Passage shown Block Start
Link to Cardiovascular Disease
Men with ED should be considered for cardiovascular risk screening.15 ED rates differ significantly in patients with established coronary artery disease (CAD). On average, ED symptoms present three years earlier than CAD symptoms.37 Men with ED have a 75 percent increased risk of peripheral vascular disease.38 The Prostate Cancer Prevention Trial determined that men with ED have a significantly greater likelihood of having angina, myocardial infarction, stroke, transient ischemic attack, congestive heart failure, or cardiac arrhythmia compared with men without ED.39 Because most men are asymptomatic before an acute coronary syndrome, ED may serve as a sentinel marker for prompting discussions centered on promotion of cardiovascular risk stratification and modification.
Passage shown Block End
Data under study Block Start
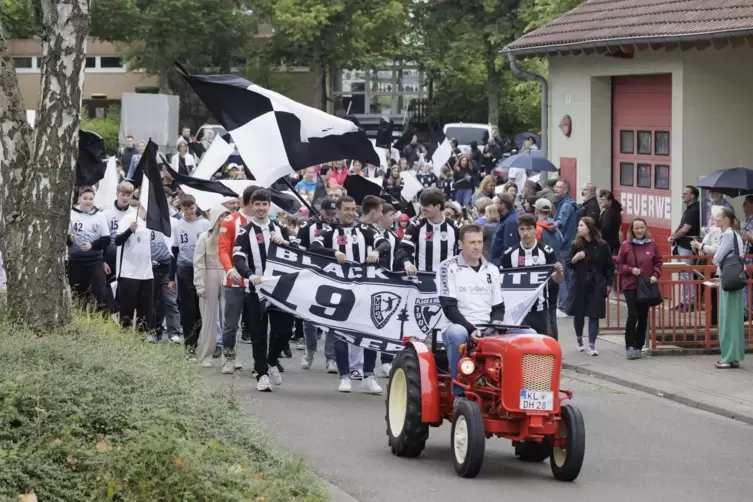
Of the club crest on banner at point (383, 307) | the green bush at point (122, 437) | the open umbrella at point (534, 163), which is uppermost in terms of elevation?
the open umbrella at point (534, 163)

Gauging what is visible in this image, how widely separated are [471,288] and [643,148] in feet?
41.5

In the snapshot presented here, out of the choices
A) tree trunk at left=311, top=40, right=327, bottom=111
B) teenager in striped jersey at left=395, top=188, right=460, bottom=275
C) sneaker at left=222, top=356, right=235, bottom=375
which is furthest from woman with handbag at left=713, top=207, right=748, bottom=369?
tree trunk at left=311, top=40, right=327, bottom=111

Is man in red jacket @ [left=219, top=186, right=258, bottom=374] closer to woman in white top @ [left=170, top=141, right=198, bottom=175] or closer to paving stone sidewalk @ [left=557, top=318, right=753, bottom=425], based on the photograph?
paving stone sidewalk @ [left=557, top=318, right=753, bottom=425]

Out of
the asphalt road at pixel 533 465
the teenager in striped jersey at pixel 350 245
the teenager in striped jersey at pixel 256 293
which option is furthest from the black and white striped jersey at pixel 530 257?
the teenager in striped jersey at pixel 256 293

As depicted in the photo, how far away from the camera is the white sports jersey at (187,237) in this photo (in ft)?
53.6

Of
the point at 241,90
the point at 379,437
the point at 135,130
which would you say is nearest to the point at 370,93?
the point at 135,130

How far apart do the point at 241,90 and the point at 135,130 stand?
2994 cm

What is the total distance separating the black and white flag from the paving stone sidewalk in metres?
3.49

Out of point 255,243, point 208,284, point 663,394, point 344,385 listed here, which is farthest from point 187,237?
point 663,394

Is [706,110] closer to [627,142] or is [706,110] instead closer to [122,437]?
[627,142]

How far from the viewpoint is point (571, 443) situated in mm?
9430

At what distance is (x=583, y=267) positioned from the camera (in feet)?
55.8

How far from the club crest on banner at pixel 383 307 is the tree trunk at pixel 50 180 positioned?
3370mm

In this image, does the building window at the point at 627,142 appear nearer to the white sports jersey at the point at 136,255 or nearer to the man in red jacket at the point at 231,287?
the white sports jersey at the point at 136,255
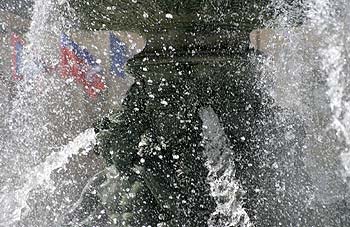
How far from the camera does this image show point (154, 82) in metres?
2.31

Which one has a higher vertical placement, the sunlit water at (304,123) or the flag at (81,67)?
the sunlit water at (304,123)

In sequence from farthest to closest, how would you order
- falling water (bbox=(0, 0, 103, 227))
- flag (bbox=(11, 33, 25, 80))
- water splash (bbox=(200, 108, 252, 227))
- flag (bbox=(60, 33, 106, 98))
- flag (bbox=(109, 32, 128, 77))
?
flag (bbox=(109, 32, 128, 77)) → flag (bbox=(60, 33, 106, 98)) → flag (bbox=(11, 33, 25, 80)) → falling water (bbox=(0, 0, 103, 227)) → water splash (bbox=(200, 108, 252, 227))

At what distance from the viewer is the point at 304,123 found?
263cm

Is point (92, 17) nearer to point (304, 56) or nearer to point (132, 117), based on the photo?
point (132, 117)

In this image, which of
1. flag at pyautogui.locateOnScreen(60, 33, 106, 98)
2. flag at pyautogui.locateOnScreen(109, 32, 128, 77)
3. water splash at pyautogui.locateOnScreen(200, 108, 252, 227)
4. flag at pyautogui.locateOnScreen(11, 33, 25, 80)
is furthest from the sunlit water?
flag at pyautogui.locateOnScreen(109, 32, 128, 77)

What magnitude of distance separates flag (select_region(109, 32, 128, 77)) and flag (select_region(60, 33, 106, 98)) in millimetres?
352

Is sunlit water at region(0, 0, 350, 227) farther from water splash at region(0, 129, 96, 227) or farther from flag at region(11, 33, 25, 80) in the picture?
flag at region(11, 33, 25, 80)

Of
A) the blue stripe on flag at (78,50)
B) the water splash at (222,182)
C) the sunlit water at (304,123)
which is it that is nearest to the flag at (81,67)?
the blue stripe on flag at (78,50)

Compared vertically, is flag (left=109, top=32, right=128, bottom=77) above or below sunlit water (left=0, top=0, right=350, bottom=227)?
below

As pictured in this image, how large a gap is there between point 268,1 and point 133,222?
104 centimetres

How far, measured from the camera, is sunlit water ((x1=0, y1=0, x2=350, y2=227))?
216 cm

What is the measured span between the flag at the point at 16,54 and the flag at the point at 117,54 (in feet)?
4.44

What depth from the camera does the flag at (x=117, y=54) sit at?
830cm

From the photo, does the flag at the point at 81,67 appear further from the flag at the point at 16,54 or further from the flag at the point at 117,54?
the flag at the point at 16,54
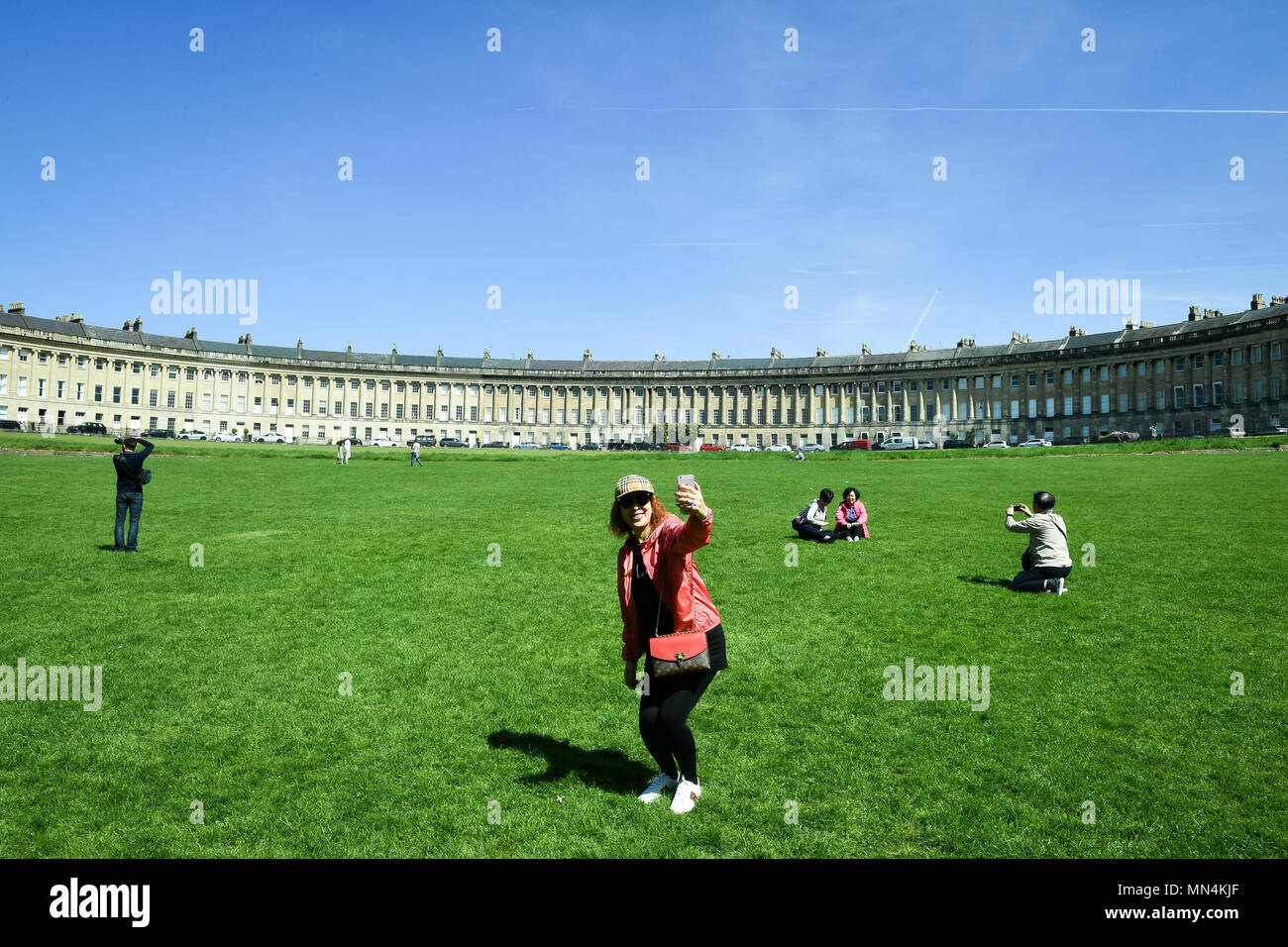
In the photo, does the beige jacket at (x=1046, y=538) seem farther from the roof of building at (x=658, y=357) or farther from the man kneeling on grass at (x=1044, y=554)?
the roof of building at (x=658, y=357)

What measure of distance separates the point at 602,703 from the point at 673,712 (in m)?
2.74

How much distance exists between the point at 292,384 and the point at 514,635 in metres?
138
Data under study Block End
■ **Task directions**: In the passage on ED and cardiovascular disease, how much earlier do ED symptoms typically appear than CAD symptoms?

■ **Result of this exercise**: On average, three years earlier.